GSoC’23 @ NRNB : Getting the data
Project : Creating support for Pathway Commons in clusterProfiler
Mentors : Guangchuang Yu, Augustin Luna
Week — 2 : Jun 5 — Jun 11
Introduction :
Welcome to the blog post highlighting my second-week experience in the Google Summer of Code (GSOC) program. This week involved learnings on the implementation of R programming to extract data from Pathway Commons before reading it for analyses. Let’s have a look at the details of the accomplishments and plans for the upcoming week.
Progress Made :
I started implementing the function to extract the GMT file from the URL which calls a function read.gmt.pc() to read the manipulate the data in appropriate format.
- get_pc_data :
get_pc_data <- function(source, keyType, output = "data.frame") {
gmtfile <- get_pc_gmtfile()
gmtfile <- gmtfile[grepl(source, gmtfile) & grepl(keyType, gmtfile)]

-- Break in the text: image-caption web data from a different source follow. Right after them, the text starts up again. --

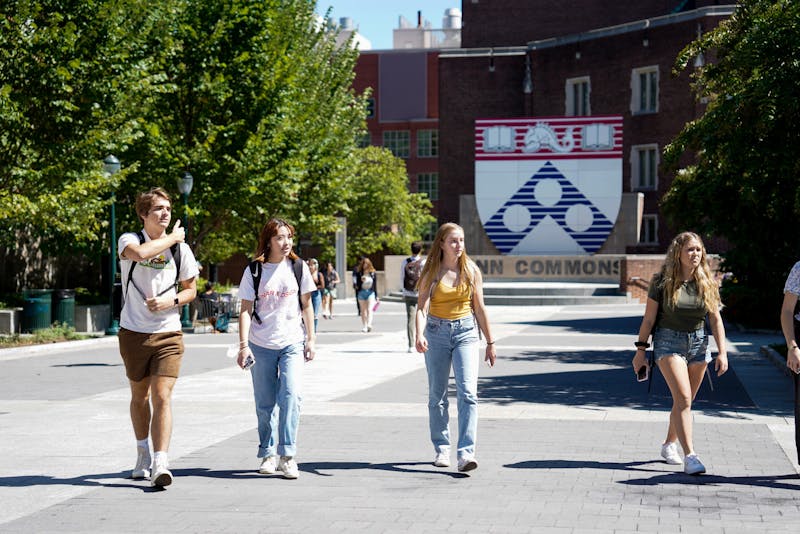 Penn releases regular decision results for Class of 2030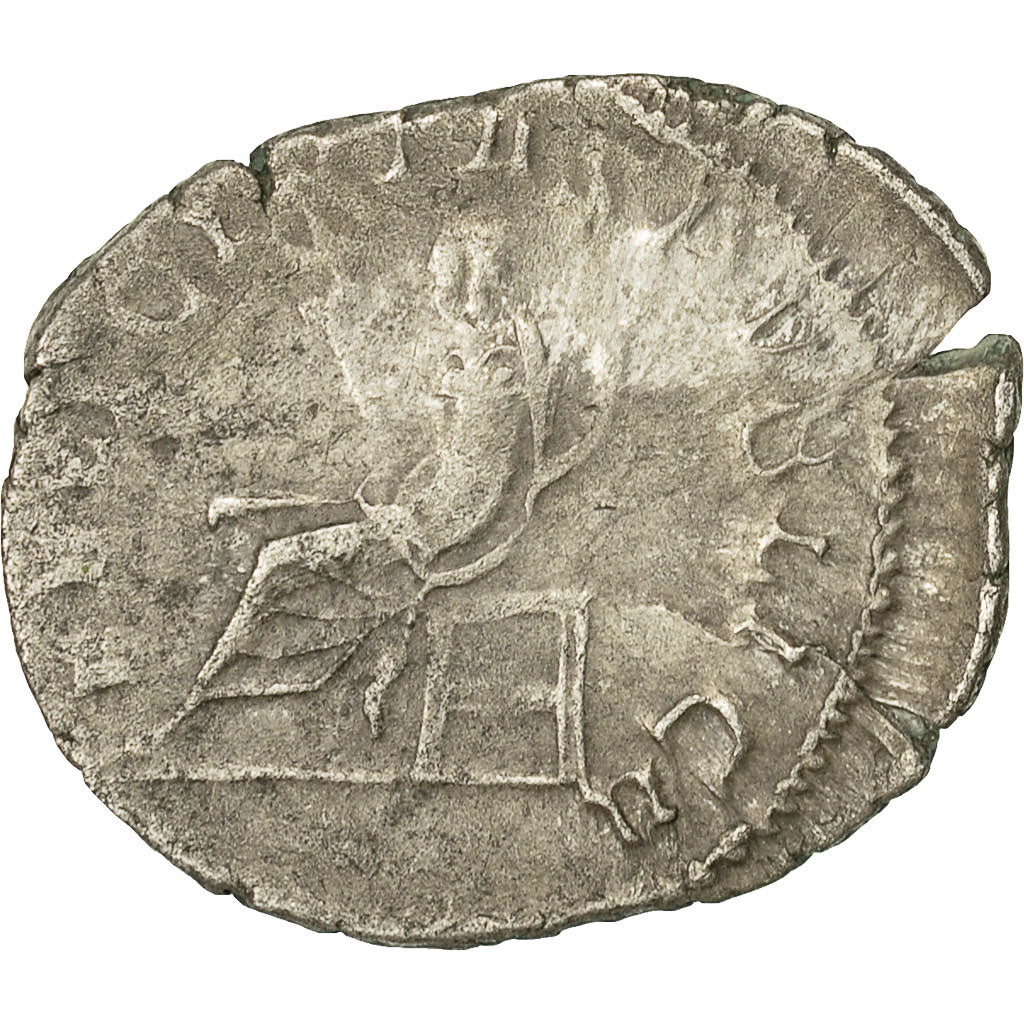 Coin, Salonina, Antoninianus, 257-258, Lyons, EF(40-45), Billon, RIC:6
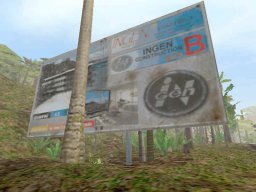 Trespasser (PC) &nbsp; &copy; DreamWorks 1998 &nbsp;  6/11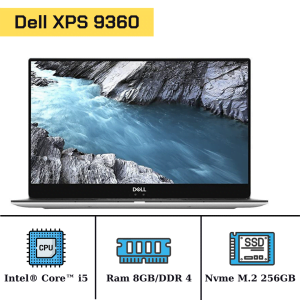 Laptop Dell XPS 9360 33894
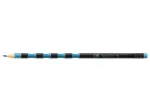 LAPIS PRETO WAVE GRIP HB POTE C/50 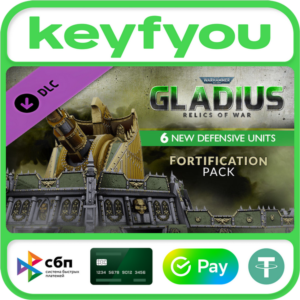 Warhammer 40,000: Gladius - Fortification Pack / STEAM
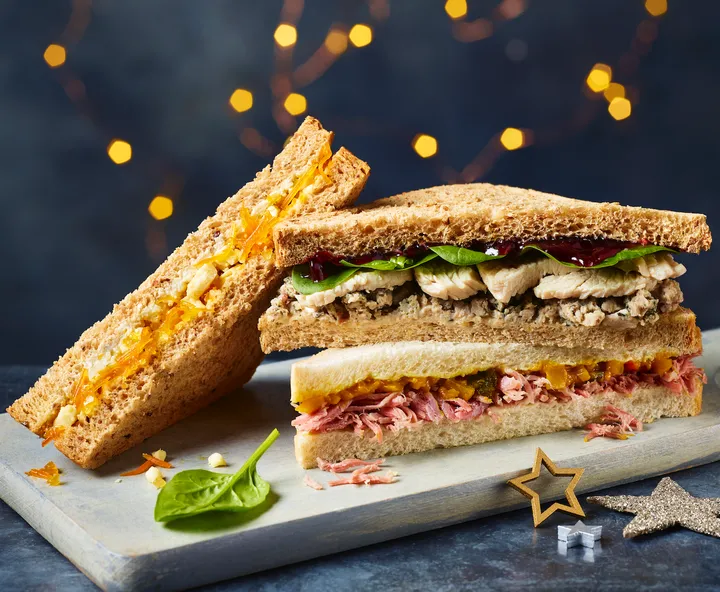 The best (and worst) of the high-street Christmas sandwiches and drinks from 2021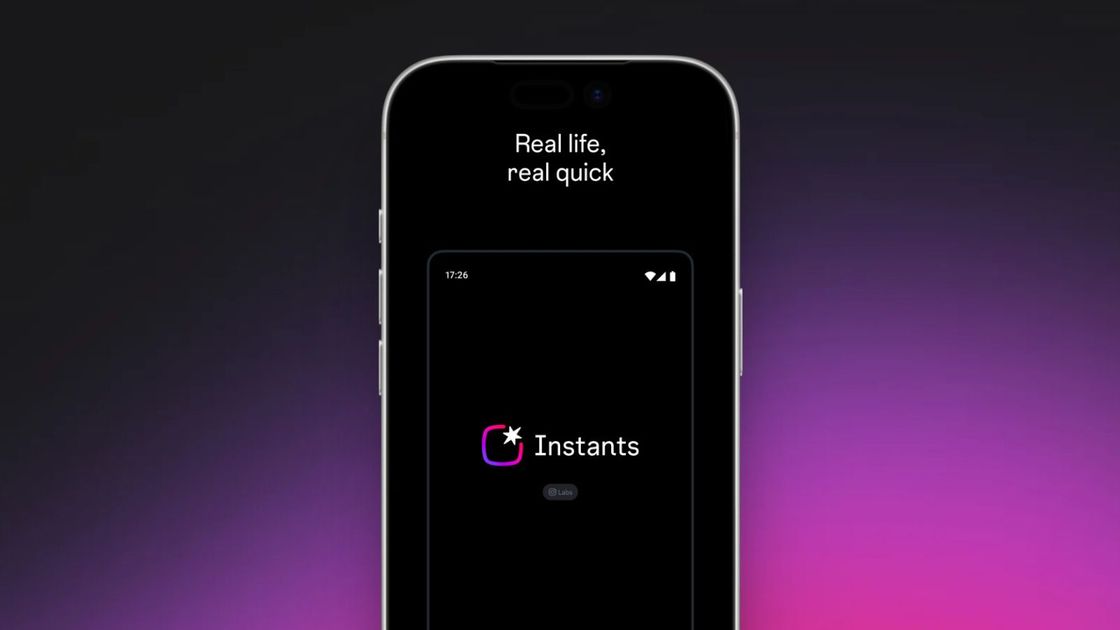 Como ajustar as notificações do Instants do Instagram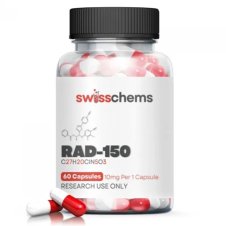 RAD-150 TLB-150 10mg Capsule In Pakistan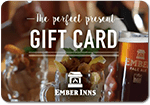 Ember Inns eGift Card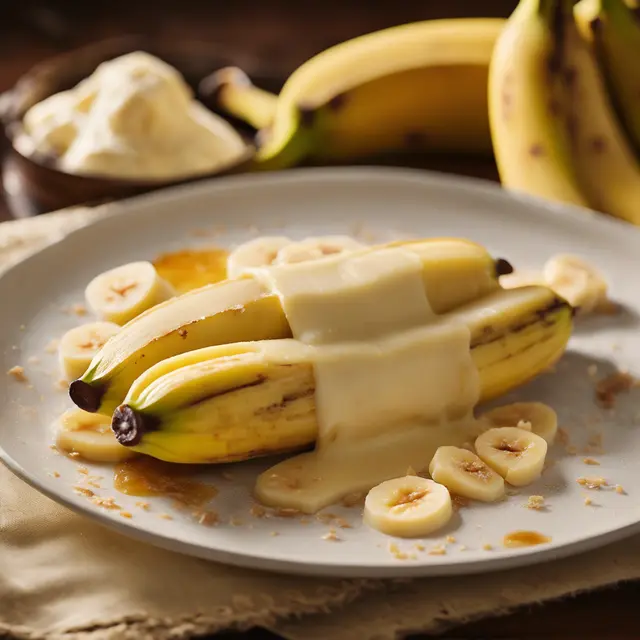 Foto de Baked Bananas with Minas Cheese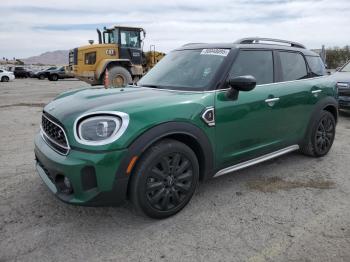  Salvage MINI Cooper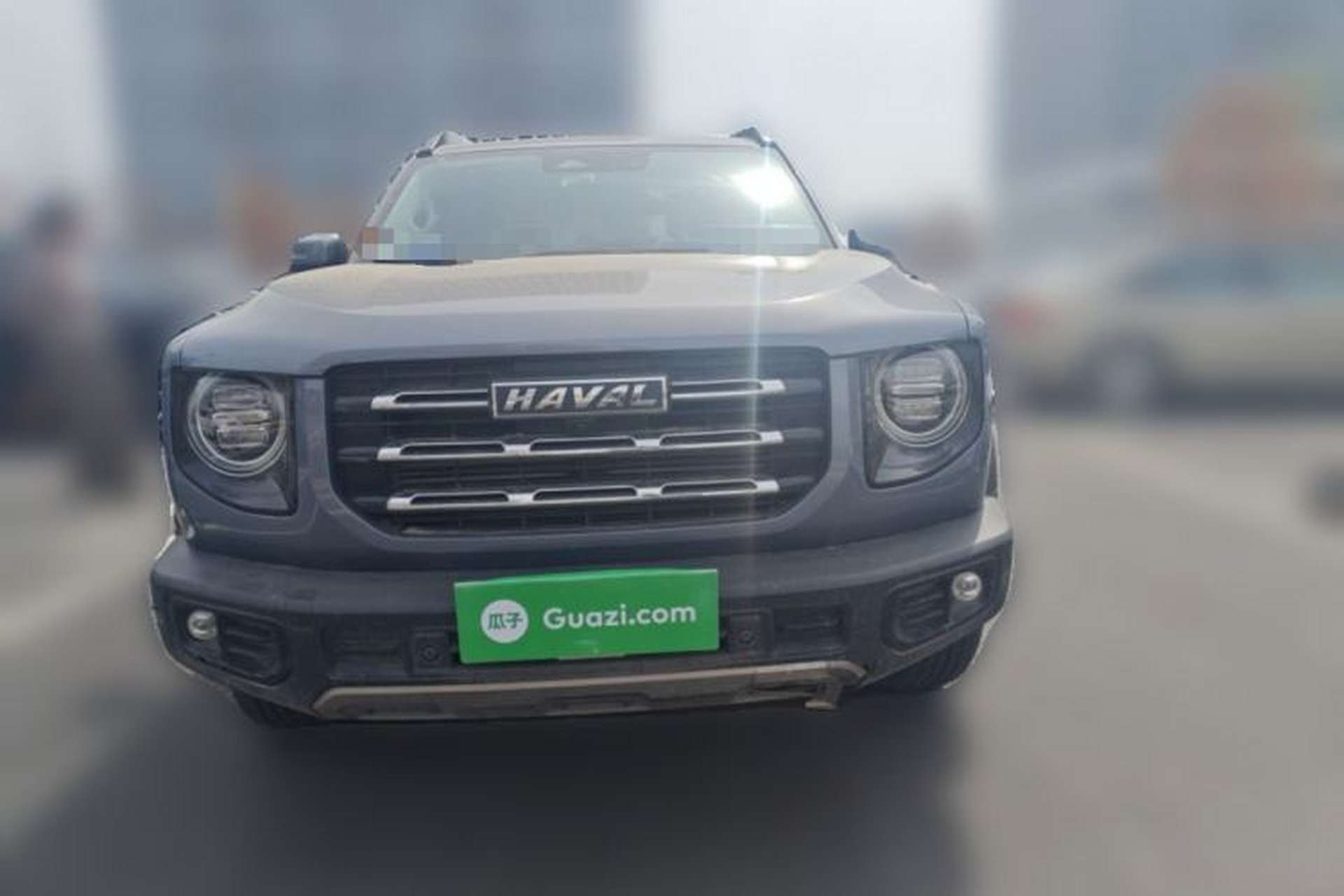 Used Haval DARGO 2022 1.5T DCT Two-Wheel Drive Border Collie Edition Exterior 1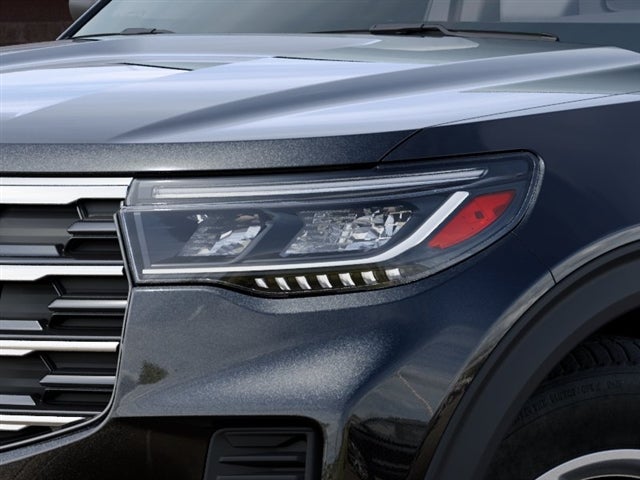 2027 Ford Explorer 4-Door 4DR 4WD ACTIVE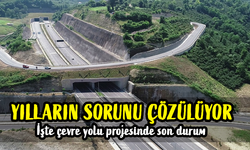 Yılların Sorunu Çözülüyor: Ordu-Giresun Ulaşımı 15 Dakikaya Düşüyor!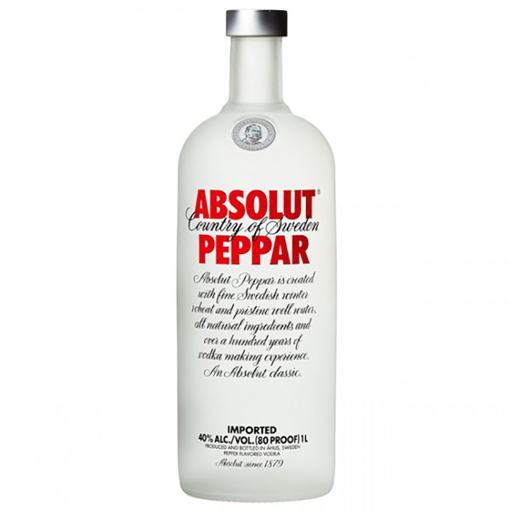 Εικόνα της Absolut Peppar 1L 40%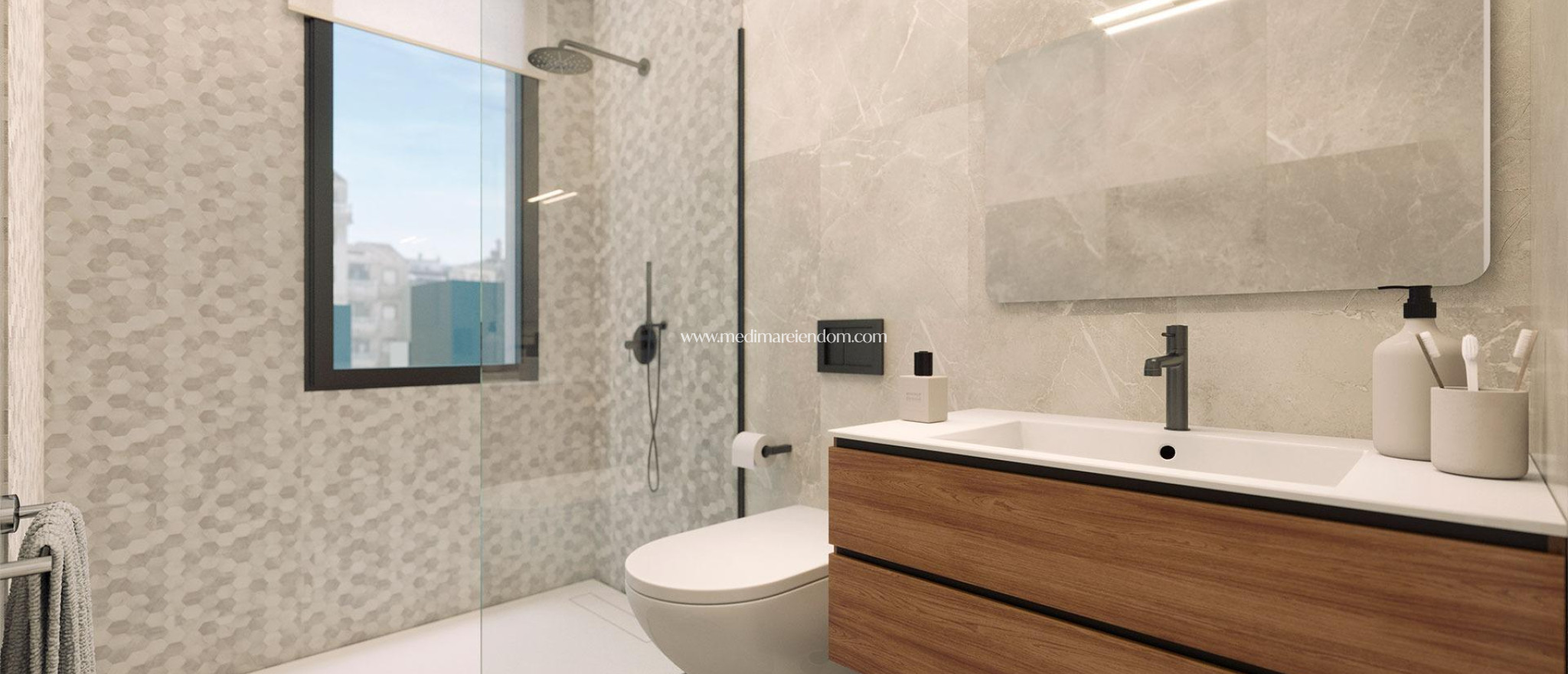 Nybyggnad - Penthouse - Torrevieja - Playa del Acequión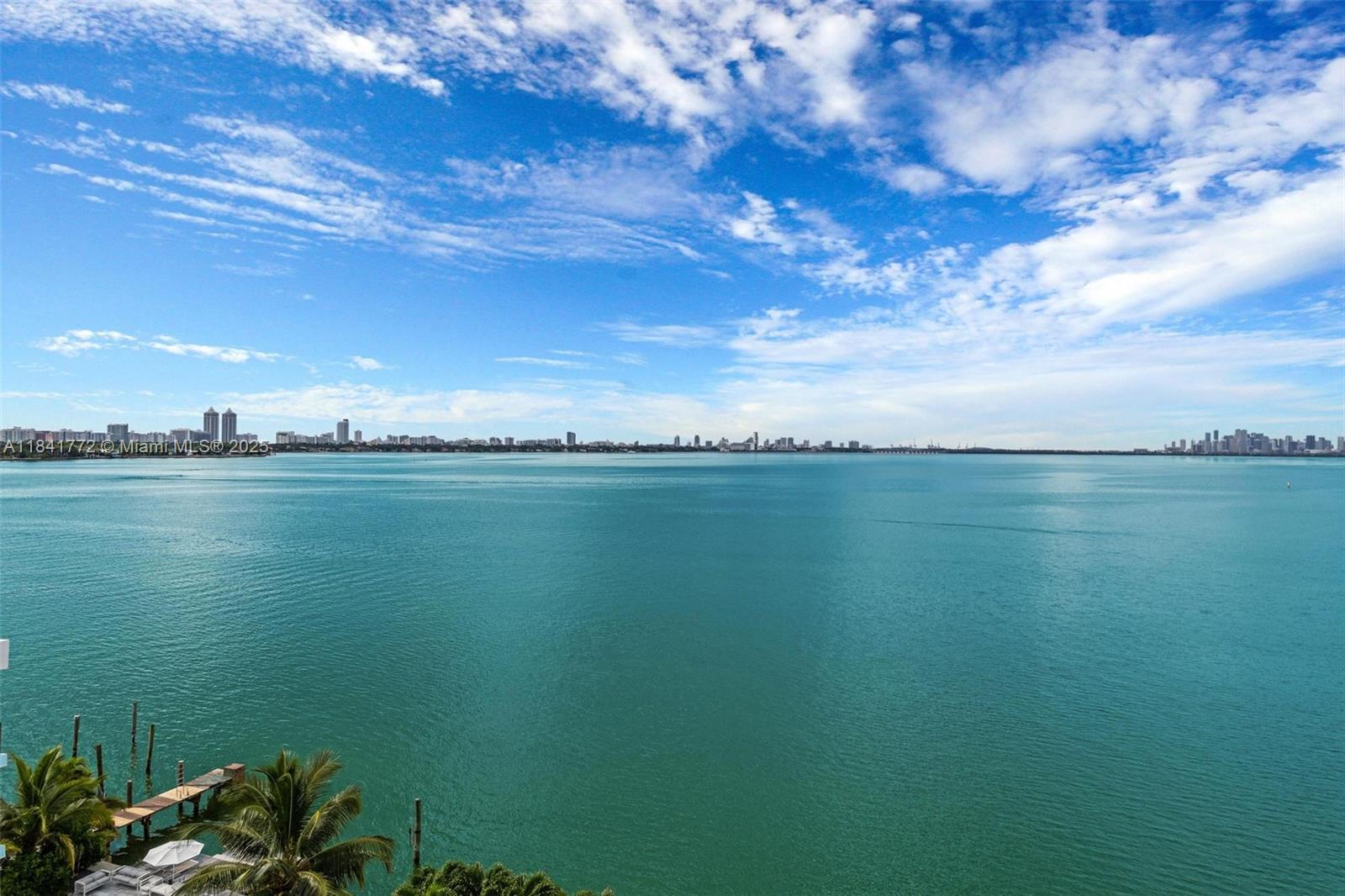 - Exceptional opportunity In Miami Beach with 216 ft of direct Biscayne Bay frontage
- Coveted SW exposure with 5+ miles of unobstructed views direct to the Downtown Miami Skyline
- The oversized 35,400 sqft lot currently has an income producing apartment complex
- Unique zoning allows for Apartments, Condos or Villas/Single Family Homes
- Site Plan approved for a luxury boutique condo building designed by Revuelta
- The site is easily subdividable into 2, 3 or 4 Single Family Homes with unique RM-1 zoning
- Overlooking La Gorce Island, and world famous North Bay road
- Minutes to Palm Tree Club, Normandy Golf Course, North Bay Village, Miami Beach Paddle Club, and lively North Beach
- 15 Min Drive to South Beach, Surfside, Bal Harbor Shops, Design District & Mimo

pcurl <- 'https://www.pathwaycommons.org/archives/PC2/v12/'
url <- paste0(pcurl, gmtfile)
# f <- tempfile(fileext = ".gmt.gz")
# dl <- mydownload(url, destfile = f)
# if (is.null(f)) {
# message("fail to download Pathway Commons data...")
# return(NULL)
# }
# read.gmt.pc(f, output = output)
read.gmt.pc(url, output = output)
}
Next Week Plan :
In the coming week, I intend to craft the functions for reading the Pathway Commons data according to the format to extract relevant columns for analyses.
This would involve :
1. read.gmt.pc_internal
2. read.gmt.pc :
The Repository :
https://github.com/YuLab-SMU/clusterProfiler/blob/devel/R/pathwayCommons.R
Conclusion :
The second week was indeed worthwhile for the numerous documentations and resources I referred to for understanding parts of data and manipulating them using R programming language.